Inutilmente la Procuratrice Luisa Ortegaha chiesto al Tribunale di bloccare l’insediamento della nuova Assemblea Costituente: il 5 agosto – mentre i militari ribelli insorgevano nelle caserme di Fuerte Paramacay nello stato di Carabobo – è stata rimossa dal suo incarico con il primo atto votato all’unanimità ed ora su di lei pende un mandato di cattura internazionale dopo essere fuggita prima in Colombia e poi in Brasile, Paese dal quale ha ricevuto “asilo politico” e dove annuncia di avere portato con sé le prove che il Presidente venezuelano avrebbe utilizzato delle imprese in Messico e Spagna per stornare denaro ricevuto da tangenti.

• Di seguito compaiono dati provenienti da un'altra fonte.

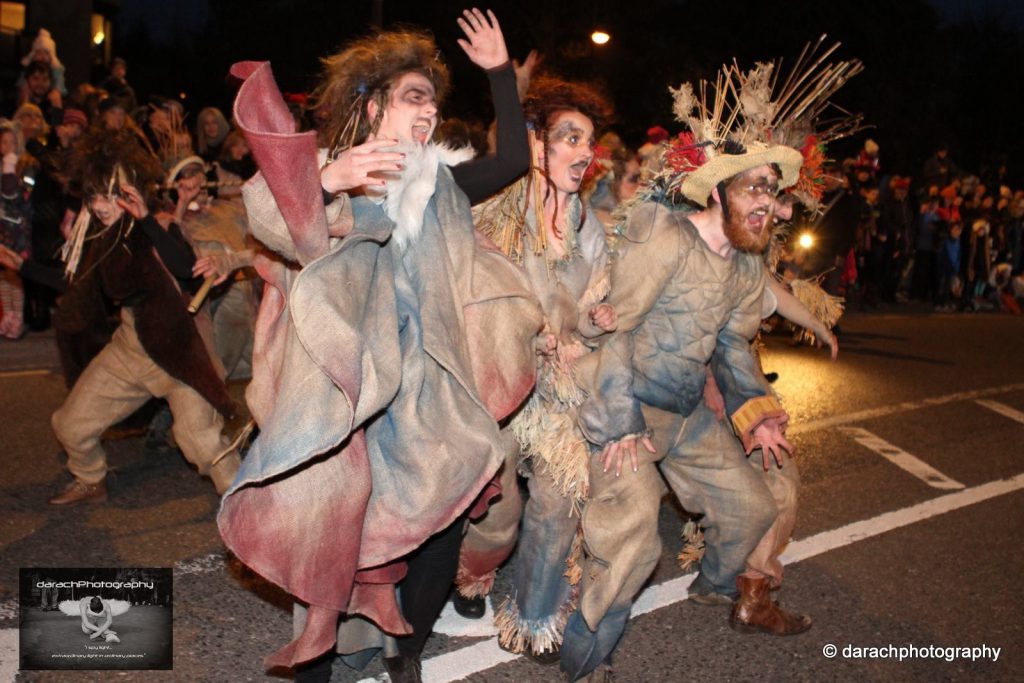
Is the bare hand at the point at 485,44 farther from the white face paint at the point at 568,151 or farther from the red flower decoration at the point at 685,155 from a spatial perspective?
the red flower decoration at the point at 685,155

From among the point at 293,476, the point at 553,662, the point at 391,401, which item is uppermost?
the point at 391,401

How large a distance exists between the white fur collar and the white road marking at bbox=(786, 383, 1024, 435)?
4.87m

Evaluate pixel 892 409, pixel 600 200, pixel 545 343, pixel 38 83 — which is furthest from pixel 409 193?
pixel 38 83

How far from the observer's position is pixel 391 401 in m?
3.26

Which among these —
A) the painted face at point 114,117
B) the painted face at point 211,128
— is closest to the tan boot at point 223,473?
the painted face at point 114,117

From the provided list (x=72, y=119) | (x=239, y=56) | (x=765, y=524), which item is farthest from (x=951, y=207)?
(x=239, y=56)

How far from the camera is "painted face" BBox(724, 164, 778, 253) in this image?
4.32 m

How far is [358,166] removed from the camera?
10.2ft

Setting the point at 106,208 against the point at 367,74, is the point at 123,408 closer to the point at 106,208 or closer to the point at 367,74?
the point at 106,208

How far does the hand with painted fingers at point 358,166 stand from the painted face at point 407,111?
0.45 metres

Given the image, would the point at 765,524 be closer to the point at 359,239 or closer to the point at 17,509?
the point at 359,239

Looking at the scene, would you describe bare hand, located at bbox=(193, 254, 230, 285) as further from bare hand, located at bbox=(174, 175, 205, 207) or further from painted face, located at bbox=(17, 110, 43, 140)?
Result: painted face, located at bbox=(17, 110, 43, 140)

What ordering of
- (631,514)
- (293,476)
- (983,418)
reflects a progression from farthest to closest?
(983,418) < (631,514) < (293,476)

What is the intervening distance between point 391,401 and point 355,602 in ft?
2.31
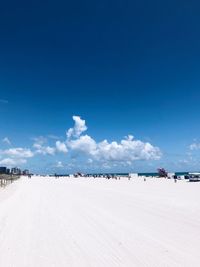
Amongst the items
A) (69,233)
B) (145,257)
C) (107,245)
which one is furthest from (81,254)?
(69,233)

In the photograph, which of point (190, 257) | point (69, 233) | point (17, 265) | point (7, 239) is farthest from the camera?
point (69, 233)

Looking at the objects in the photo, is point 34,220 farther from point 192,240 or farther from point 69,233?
point 192,240

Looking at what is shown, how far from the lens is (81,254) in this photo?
26.5ft

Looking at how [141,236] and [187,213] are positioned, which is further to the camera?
[187,213]

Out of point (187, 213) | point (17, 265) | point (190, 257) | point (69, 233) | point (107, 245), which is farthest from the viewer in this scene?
point (187, 213)

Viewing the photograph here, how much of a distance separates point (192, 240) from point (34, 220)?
716 centimetres

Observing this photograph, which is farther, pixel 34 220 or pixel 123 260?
pixel 34 220

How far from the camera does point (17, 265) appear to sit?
709 cm

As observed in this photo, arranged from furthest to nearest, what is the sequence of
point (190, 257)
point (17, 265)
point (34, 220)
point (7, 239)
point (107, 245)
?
point (34, 220) < point (7, 239) < point (107, 245) < point (190, 257) < point (17, 265)

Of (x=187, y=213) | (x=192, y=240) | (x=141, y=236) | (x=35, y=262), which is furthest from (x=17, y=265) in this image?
(x=187, y=213)

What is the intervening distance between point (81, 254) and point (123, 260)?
1238 millimetres

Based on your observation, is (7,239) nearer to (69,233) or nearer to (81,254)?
(69,233)

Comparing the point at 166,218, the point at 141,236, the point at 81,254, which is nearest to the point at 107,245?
the point at 81,254

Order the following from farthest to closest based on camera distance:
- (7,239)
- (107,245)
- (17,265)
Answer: (7,239)
(107,245)
(17,265)
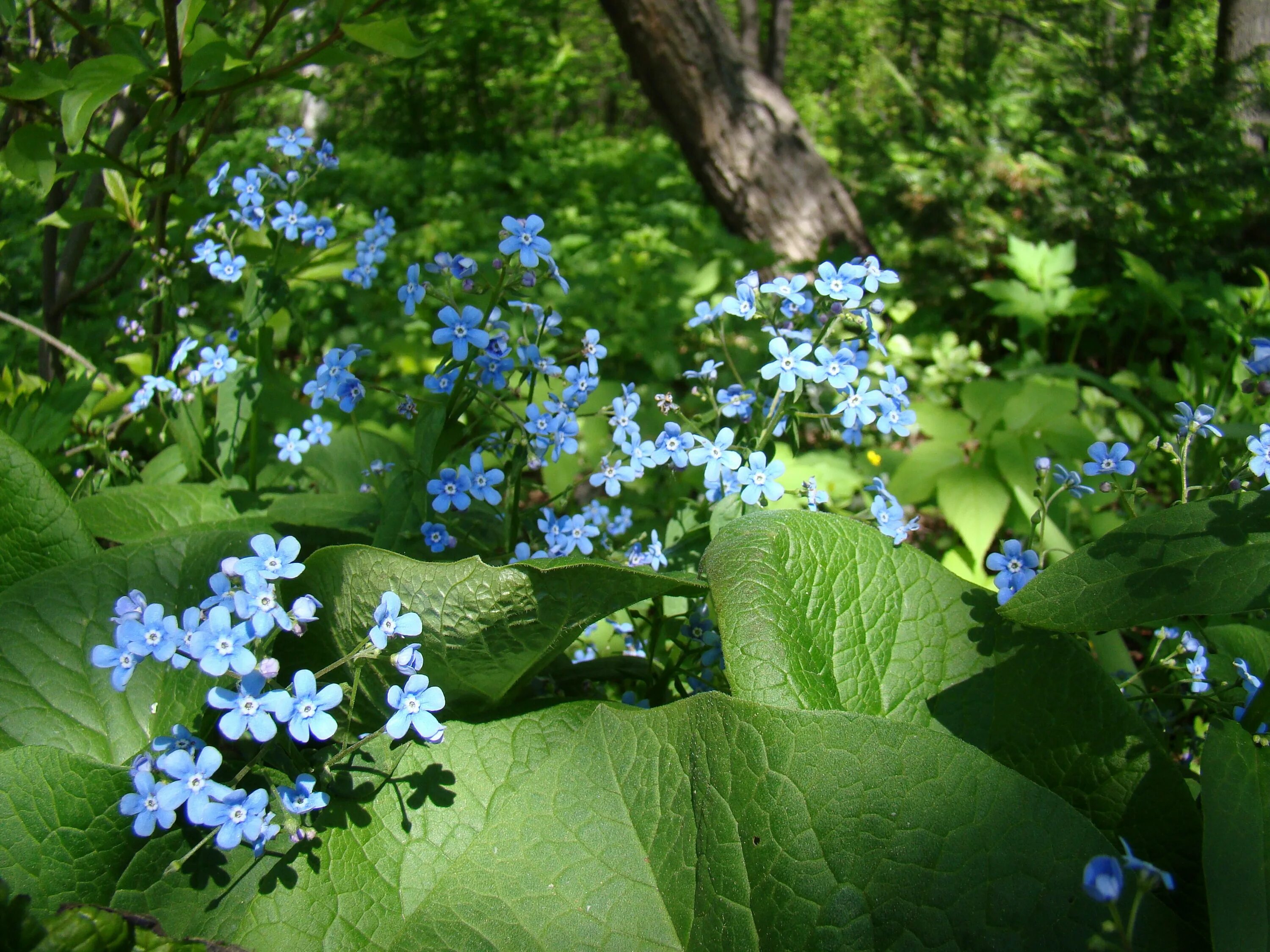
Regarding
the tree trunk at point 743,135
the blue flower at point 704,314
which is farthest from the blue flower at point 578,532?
the tree trunk at point 743,135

La nuova Assemblea Costituente è stata disconosciuta dall’UE e da molti Paesi dell’America Latina tra cui Messico, Colombia, Perù, Argentina e Cile. La Santa Sede ha rilasciato un comunicato ufficiale in cui ha espresso “profonda preoccupazione per la radicalizzazione e l’aggravamento della crisi” invitando Maduro ad “evitare o sospendere le iniziative in corso come la nuova Costituente”. Il Mercosur, l’organizzazione che tutela il libero commercio in Sud America, ha espulso il Venezuela a tempo indeterminato per aver violato la cosiddetta “clausola democratica”: la decisione è stata presa dai Ministri degli Esteri di Brasile, Argentina, Uruguay e Paraguay.
E mentre Iran, Cina (interessata al petrolio venezuelano) e Russia (attirata dalla posizione geopolitica) appoggiano Maduro, il Presidente americano Donald Trump ha prima respinto la proposta di un colloquio telefonico con il Presidente venezuelano, affermando che non avrebbe parlato con lui fino a quando non avesse ristabilito la democrazia, in seguito il 25 agosto ha ufficialmente adottato le misure che impediranno alle istituzioni finanziarie Usa di comprare e vendere nuovi bond emessi dal Governo venezuelano e da Petróleos de Venezuela, la compagnia petrolifera di Stato. Sarà inoltre proibita la gestione di alcuni bond esistenti posseduti dal settore pubblico venezuelano oltre al pagamento di dividendi al Governo stesso.
“La dittatura di Maduro continua a privare il popolo venezuelano di cibo e medicine, imprigiona l’opposizione democraticamente eletta e sopprime violentemente la libertà di parola”, si legge in un comunicato della Casa Bianca. “Sforzandosi di preservare sé stessa– accusa la Casa Bianca – la dittatura di Maduro premia e arricchisce dirigenti corrotti nell’apparato di sicurezza del Governo gravando le future generazioni di venezuelani di debiti enormemente pesanti” ed invita il Venezuela a “ripristinare la democrazia, tenere elezioni libere ed eque, rilasciare tutti i prigionieri politici immediatamente e senza condizioni, mettere fine alla repressione del popolo venezuelano”.
Ma l’Assemblea Costituente di Caracas ha replicato che la politica di Trump favorirà l’avvicinamento del Venezuela alle economie emergenti dei Paesi BRICS (Brasile, Russia, India, Cinae Sud Africa), approvando inoltre un decreto per processare per “tradimento conto la Patria” tutti coloro che “si sono squalificati promuovendo azioni immorali contro gli interessi del popolo venezuelano” mentre l’esercito di Caracas da qualche giorno – in segno di sfida contro gli Usa – è impegnato in esercitazioni militari.